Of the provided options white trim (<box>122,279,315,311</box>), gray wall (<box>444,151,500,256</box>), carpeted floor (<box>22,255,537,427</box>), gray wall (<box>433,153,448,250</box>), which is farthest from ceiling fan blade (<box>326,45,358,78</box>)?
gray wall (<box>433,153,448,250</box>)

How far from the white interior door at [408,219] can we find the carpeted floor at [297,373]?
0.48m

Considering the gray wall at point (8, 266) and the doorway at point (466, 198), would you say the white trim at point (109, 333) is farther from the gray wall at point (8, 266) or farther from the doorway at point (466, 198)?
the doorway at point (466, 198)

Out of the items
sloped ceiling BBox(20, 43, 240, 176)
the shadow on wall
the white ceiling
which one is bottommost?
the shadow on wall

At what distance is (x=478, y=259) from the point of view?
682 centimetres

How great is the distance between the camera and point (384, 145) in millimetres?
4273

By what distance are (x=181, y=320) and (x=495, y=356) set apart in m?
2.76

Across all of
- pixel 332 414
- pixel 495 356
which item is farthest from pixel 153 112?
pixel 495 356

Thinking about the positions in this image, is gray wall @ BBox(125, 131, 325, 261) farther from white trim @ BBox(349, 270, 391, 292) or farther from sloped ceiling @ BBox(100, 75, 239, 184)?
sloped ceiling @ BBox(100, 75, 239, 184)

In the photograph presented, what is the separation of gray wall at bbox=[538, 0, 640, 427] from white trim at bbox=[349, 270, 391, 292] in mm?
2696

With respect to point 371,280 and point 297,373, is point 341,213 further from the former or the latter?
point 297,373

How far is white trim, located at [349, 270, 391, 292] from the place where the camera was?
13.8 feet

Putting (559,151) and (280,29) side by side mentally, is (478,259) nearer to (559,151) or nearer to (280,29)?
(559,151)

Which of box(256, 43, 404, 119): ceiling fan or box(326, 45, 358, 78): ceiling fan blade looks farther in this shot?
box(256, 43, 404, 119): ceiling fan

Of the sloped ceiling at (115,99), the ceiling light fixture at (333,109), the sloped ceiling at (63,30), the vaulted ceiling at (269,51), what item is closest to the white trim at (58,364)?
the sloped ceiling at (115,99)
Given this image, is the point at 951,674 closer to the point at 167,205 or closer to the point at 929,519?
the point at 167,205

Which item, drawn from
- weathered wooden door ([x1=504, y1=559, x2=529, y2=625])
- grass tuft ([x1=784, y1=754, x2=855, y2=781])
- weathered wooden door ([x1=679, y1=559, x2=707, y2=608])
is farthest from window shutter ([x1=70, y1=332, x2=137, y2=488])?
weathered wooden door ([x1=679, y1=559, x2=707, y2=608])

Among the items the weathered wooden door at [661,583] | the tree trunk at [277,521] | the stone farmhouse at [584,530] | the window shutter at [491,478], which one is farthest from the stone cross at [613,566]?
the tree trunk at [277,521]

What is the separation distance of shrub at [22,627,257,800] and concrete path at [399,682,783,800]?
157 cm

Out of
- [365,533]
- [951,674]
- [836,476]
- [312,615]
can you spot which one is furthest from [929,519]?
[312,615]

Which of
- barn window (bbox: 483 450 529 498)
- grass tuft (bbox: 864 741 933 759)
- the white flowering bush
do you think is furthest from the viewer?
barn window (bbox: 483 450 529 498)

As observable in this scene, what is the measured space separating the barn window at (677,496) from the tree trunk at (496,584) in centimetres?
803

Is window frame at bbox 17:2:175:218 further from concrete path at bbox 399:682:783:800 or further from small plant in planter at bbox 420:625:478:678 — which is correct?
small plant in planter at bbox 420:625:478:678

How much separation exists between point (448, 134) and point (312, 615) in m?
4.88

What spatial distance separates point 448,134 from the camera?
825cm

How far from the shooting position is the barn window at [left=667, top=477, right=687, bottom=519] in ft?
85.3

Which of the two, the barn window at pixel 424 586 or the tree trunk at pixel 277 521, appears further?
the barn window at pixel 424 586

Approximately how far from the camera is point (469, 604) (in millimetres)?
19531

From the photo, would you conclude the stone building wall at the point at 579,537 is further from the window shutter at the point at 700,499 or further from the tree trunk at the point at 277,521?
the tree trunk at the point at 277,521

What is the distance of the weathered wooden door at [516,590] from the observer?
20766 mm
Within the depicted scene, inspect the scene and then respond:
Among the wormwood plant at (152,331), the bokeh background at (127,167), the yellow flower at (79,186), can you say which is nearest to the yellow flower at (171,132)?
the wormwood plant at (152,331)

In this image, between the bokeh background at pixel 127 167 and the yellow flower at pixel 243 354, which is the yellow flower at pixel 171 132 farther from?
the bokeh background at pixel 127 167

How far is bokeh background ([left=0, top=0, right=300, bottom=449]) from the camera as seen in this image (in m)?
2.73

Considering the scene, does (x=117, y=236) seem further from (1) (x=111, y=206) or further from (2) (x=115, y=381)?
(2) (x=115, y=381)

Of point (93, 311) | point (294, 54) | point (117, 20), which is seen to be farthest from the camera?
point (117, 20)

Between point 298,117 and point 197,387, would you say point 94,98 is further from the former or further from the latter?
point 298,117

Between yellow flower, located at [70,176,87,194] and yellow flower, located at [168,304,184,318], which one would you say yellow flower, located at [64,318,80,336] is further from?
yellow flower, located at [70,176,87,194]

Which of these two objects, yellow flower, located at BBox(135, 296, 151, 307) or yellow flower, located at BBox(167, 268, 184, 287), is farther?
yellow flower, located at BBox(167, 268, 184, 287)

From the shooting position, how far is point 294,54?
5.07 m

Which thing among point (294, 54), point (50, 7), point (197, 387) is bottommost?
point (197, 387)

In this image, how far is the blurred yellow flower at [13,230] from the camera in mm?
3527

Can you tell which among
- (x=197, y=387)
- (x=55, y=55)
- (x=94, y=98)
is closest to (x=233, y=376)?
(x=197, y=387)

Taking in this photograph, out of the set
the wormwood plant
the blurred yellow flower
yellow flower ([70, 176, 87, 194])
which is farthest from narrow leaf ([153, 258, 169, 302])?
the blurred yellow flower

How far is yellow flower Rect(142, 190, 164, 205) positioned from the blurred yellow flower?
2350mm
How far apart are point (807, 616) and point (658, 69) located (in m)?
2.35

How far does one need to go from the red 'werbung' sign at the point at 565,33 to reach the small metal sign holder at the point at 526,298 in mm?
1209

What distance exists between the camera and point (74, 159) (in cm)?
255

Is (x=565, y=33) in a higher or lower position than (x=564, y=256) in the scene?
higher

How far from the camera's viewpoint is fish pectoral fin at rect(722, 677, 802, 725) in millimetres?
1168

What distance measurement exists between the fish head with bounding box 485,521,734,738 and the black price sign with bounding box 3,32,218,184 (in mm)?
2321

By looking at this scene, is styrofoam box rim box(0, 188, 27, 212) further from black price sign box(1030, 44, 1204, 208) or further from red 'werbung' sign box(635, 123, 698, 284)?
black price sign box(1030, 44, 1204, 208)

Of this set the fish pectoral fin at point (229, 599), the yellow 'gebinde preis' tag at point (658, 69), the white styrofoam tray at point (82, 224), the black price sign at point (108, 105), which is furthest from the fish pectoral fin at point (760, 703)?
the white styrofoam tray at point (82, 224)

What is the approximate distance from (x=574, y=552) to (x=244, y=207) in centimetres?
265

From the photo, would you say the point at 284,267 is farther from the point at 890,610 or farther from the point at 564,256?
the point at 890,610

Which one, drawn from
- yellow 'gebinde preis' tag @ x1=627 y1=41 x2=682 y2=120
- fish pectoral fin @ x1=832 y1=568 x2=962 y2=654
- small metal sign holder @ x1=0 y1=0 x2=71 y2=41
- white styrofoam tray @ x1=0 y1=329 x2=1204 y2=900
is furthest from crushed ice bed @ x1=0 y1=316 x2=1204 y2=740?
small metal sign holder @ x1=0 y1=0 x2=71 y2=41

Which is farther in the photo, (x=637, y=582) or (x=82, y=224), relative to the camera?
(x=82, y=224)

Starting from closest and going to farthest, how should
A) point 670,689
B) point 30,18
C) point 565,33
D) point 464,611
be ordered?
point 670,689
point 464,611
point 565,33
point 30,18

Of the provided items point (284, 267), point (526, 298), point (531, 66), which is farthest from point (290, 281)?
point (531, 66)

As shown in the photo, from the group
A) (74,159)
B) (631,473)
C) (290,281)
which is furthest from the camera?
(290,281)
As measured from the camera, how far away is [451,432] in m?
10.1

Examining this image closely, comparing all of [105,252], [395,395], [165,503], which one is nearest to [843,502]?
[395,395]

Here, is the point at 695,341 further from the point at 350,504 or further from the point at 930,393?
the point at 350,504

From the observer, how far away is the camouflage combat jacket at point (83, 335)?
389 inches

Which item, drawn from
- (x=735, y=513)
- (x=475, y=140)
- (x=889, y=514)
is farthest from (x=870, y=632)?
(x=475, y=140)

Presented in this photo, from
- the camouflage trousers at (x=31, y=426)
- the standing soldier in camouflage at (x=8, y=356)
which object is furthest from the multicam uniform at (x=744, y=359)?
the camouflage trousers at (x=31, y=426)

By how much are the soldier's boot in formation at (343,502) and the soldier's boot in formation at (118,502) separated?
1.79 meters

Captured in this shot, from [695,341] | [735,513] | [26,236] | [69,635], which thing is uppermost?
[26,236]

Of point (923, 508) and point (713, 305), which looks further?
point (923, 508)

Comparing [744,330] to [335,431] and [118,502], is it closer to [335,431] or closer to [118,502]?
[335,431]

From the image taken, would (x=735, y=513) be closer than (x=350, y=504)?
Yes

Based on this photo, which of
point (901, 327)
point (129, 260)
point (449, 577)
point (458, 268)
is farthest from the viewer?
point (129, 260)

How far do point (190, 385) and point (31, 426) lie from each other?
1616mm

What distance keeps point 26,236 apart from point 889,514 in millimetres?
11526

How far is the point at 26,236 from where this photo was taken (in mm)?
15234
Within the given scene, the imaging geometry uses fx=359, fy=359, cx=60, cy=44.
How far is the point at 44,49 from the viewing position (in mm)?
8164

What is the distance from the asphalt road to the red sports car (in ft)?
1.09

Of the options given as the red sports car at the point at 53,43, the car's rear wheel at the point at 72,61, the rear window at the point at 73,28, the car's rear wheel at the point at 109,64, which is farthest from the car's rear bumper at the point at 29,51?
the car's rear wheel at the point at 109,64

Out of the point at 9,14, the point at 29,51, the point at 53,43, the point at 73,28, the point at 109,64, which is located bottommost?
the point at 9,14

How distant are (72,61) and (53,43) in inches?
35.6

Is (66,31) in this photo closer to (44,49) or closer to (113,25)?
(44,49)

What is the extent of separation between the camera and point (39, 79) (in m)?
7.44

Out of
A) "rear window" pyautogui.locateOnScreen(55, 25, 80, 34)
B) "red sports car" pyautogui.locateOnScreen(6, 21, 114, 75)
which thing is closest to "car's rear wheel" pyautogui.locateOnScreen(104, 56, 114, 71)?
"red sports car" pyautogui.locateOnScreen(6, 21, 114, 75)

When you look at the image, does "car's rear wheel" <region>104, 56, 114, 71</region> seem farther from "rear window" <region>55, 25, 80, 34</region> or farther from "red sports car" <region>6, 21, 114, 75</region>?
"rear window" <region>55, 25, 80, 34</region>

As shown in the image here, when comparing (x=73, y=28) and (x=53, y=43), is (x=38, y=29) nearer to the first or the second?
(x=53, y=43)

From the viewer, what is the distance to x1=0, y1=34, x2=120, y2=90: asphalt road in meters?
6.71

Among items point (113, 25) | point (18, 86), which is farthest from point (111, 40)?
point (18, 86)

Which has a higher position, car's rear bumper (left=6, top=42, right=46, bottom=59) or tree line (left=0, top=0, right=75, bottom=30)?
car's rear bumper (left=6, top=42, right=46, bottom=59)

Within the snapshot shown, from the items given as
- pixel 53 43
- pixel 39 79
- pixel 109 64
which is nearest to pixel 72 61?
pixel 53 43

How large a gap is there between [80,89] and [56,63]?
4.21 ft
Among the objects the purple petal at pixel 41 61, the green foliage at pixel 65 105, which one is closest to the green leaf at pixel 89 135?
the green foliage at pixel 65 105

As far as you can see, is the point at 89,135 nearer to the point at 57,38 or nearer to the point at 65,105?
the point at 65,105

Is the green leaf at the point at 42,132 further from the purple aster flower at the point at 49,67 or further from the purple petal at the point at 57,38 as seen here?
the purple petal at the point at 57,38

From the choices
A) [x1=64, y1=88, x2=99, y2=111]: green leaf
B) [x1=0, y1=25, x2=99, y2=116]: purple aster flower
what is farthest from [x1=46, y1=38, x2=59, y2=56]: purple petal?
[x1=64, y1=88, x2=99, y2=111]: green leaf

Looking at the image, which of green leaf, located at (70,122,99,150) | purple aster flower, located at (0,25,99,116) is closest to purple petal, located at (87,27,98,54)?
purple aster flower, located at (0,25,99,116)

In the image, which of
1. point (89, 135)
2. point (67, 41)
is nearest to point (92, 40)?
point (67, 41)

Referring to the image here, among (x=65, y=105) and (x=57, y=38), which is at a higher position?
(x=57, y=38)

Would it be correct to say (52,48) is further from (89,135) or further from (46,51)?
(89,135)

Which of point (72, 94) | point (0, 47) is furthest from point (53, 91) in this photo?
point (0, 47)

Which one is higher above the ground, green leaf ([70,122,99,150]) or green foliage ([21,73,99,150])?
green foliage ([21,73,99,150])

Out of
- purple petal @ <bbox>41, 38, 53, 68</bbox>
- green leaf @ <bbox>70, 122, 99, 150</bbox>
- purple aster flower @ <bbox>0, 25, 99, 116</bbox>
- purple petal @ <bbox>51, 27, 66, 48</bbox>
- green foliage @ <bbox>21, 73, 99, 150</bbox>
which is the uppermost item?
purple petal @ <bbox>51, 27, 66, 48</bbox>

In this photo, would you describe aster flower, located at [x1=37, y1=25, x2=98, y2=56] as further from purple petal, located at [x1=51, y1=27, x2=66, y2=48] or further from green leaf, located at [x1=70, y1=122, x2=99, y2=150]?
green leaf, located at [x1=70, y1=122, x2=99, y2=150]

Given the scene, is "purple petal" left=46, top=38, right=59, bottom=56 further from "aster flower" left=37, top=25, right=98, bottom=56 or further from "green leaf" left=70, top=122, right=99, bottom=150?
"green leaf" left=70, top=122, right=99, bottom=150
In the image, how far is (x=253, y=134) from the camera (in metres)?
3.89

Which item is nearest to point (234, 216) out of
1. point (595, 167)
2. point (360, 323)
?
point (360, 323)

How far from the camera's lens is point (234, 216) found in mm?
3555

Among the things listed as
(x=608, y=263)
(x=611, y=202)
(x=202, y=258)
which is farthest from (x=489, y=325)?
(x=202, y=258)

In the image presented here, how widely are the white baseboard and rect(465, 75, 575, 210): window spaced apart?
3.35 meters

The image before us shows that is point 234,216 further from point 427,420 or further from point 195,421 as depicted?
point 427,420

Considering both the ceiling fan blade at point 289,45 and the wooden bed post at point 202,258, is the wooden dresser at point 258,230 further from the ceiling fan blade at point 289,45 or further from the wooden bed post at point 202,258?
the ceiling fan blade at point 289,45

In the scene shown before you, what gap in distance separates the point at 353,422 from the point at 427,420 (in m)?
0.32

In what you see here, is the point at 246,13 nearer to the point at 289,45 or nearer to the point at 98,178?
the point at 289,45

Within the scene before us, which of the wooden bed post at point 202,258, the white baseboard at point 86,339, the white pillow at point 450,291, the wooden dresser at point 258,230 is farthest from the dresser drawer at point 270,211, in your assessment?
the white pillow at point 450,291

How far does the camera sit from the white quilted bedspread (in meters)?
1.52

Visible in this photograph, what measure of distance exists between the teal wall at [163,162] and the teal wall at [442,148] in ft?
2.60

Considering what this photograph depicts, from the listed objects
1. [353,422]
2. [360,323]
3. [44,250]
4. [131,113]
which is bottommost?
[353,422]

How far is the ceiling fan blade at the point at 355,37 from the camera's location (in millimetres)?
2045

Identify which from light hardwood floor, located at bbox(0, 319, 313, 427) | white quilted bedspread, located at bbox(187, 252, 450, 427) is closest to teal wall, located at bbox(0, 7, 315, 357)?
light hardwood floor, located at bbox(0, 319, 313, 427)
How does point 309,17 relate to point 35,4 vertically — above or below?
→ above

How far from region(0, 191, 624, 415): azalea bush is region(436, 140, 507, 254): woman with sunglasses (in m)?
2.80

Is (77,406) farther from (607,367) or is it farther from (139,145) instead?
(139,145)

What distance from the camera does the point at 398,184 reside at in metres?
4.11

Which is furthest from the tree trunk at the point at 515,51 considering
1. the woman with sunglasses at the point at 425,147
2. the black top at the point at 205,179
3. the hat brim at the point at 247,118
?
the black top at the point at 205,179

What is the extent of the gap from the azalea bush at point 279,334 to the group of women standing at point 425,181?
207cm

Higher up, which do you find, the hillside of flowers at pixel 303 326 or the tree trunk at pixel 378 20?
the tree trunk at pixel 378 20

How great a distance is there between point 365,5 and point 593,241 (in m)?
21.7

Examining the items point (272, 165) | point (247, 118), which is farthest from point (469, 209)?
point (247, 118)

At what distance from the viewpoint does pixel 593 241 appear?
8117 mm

Work to do: Reproduce verbatim the stretch of the records from the line containing "What is the extent of the" through the end of the records.

Solution for this task:
What is the extent of the gap from the azalea bush at point 279,334 to the group of women standing at point 425,181?
207cm

Higher up, which do you find, the hillside of flowers at pixel 303 326 or the tree trunk at pixel 378 20?
the tree trunk at pixel 378 20

How great a distance is there between point 365,5 and point 593,241 (in m)?
21.7

Examining the items point (272, 165) | point (247, 118), which is farthest from point (469, 209)?
point (247, 118)

At what distance from the viewpoint does pixel 593 241 appear?
8117 mm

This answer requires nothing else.